Judges have ruled that Birmingham City Council’s plans to limit social care for disabled people are unlawful.

The families of four severely disabled people took the case to the High Court sitting in Birmingham.

The test case is the first in a series of possible legal challenges to councils around the UK mounted by those facing cuts to social care.

Birmingham City Council is planning to reduce care packages to about 4,000 people over the next three years.

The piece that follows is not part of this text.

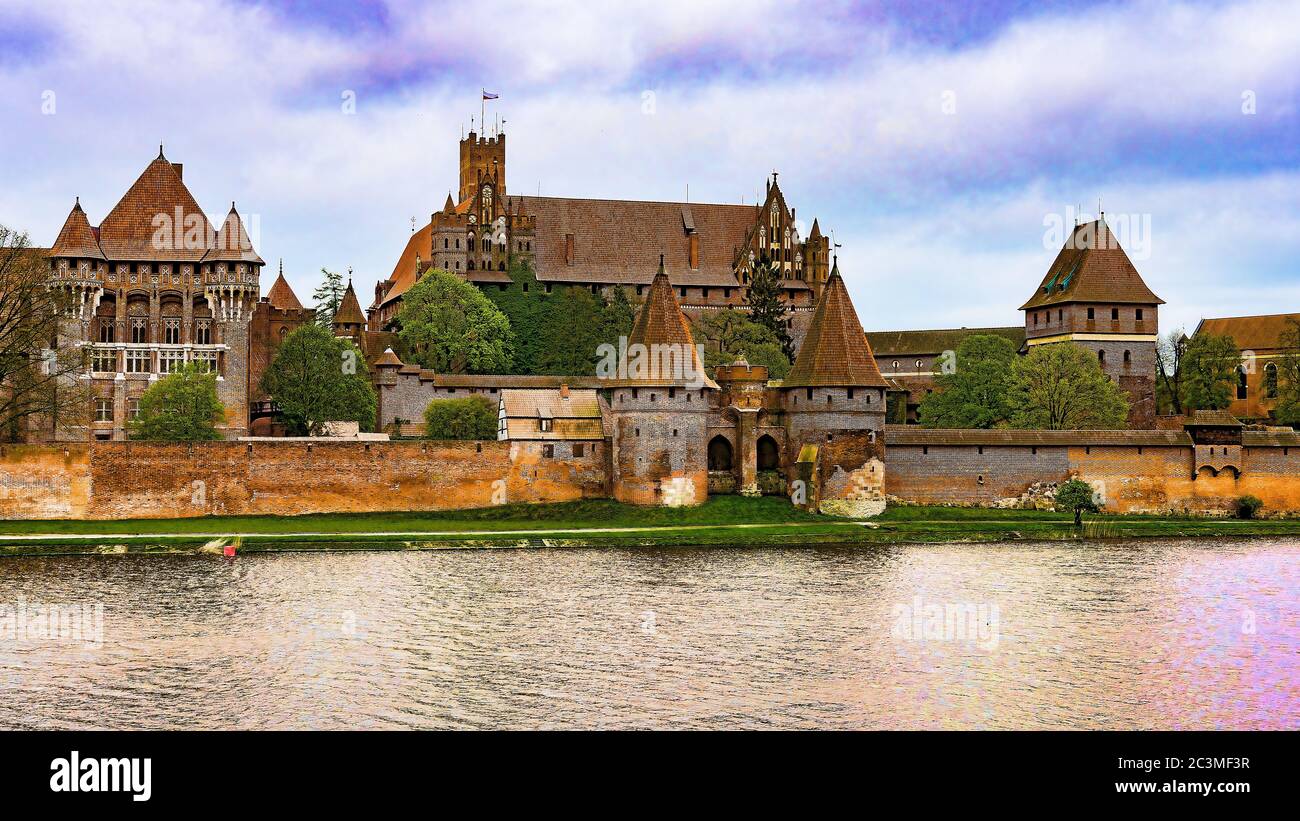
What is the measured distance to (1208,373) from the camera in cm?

The authority, a Conservative-Liberal coalition, says it needs to make the cuts to help slash £118m from its budget.

It explained that only those whose needs had been assessed as “critical” would qualify for council-funded care.

But the judges ruled that the council business plan was unlawful because it failed to comply with Section 49a of the Disability Discrimination Act.

The four people, who cannot be named for legal reasons, include a 65-year-old woman with severe learning difficulties who receives 24-hour care in a home paid for by the council.

‘Hugely beneficial’

They also include a 25-year-old man with a rare genetic disorder and severe learning disabilities who receives overnight respite care, also funded by the council.

Both were set to lose their council-funded care.

The sister-in-law of the 65-year-old woman said: “I’m deeply concerned about what impact this will have and it’s important to take a stand here.

“She relies on the council’s support to assist her with daily living skills and to support and promote her independence, including assisting with personal care tasks, preparation of meals and safely accessing the community.

“The care is hugely beneficial and without it her quality of life would fall dramatically.”

The case was also brought on behalf of a 30-year-old deaf, autistic man with severe learning disabilities who is prone to self-harm. His specialist day care would also have gone under the plans.

The fourth person is a 36-year-old woman with severe learning difficulties whose day care centre will close and who is also set to lose respite care.